Lesion Maps of Thalamic Patients

For the sake of simplicity, patients (n = 6) are labeled by the name of the thalamic lesion site showing overlap across them. Diffusion weighted imaging (DWI) scans (left column) illustrate the thalamic lesion site in the acute stage. Individual lesions were mapped onto a 3D, high-resolution, histology-based atlas of thalamic areas [18]. Axial slices to the right depict the thalamic nuclei in different colors, and the lesion area is highlighted in white. Table S1 depicts the percentage of damage of each thalamic nucleus and connectivity information from a diffusion tensor imaging atlas of probabilistic connections between thalamic nuclei and cortical regions [14]. The critical VL lesions included VLa, VApc, VLpv, and VLpd, which are densely connected with PFC [14]. The bottom row depicts high-resolution structural MRI of the VL patients acquired during the chronic stage following stroke.

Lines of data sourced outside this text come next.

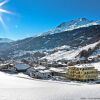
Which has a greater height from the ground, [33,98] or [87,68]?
[87,68]

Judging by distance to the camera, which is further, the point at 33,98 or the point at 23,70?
the point at 23,70

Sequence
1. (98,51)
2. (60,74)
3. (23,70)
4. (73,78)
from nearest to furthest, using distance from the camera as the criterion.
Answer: (73,78), (60,74), (23,70), (98,51)

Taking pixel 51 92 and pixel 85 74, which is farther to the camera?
pixel 85 74

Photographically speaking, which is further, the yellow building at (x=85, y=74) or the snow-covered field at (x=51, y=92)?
the yellow building at (x=85, y=74)

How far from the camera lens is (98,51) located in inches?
4309

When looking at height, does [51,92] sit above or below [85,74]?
below

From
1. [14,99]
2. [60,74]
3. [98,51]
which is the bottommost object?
A: [14,99]

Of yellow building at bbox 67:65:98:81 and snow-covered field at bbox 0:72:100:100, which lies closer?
snow-covered field at bbox 0:72:100:100

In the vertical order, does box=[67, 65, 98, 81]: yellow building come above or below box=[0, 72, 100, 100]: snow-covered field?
above

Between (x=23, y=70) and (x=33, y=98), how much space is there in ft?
161

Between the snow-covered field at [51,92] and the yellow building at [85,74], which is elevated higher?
the yellow building at [85,74]

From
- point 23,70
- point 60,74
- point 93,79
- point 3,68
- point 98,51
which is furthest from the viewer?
point 98,51

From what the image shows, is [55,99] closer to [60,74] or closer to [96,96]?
[96,96]

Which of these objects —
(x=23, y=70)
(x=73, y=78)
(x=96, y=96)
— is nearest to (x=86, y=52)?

For patient VL1, we present the T2 brain scan rather than the T1 brain scan. Note that patient VL2 also had a small lesion in the left pallidum.

Details: VL patients’ lesions involved VLa (green), VLpv (yellow), VLpd (violet), VApc (blue), VPla (light cyan), and VAmc (red). Note that only the VL3 lesion involved part of the anterior nuclei (AD and AV; dark cyan). The lesions in our MD patient mainly involved MDpc (green), CL (red), CM (blue), Pf (violet), VM (yellow), VPM (cyan), and VPLp (light green). The pulvinar patients’ lesions involved PuA (green), PuL (violet), PuM (yellow), CM (red), MDpc (blue), and VPLp (cyan).

The following abbreviations are used: VAmc, ventral anterior magnocellular; VApc, ventral anterior parvocellular; VLa, VL anterior; VLpd, VL posterior dorsal; VLpv, VL posterior ventral; VPla, ventral posterolateral anterior; MDpc, mediodorsal parvocellular; Pf, parafascicular; CL, central lateral; CM, central medial; VM, ventral medial; VPM, ventral posteromedial; PuM, medial pulvinar; PuL, lateral pulvinar; PuA, anterior pulvinar.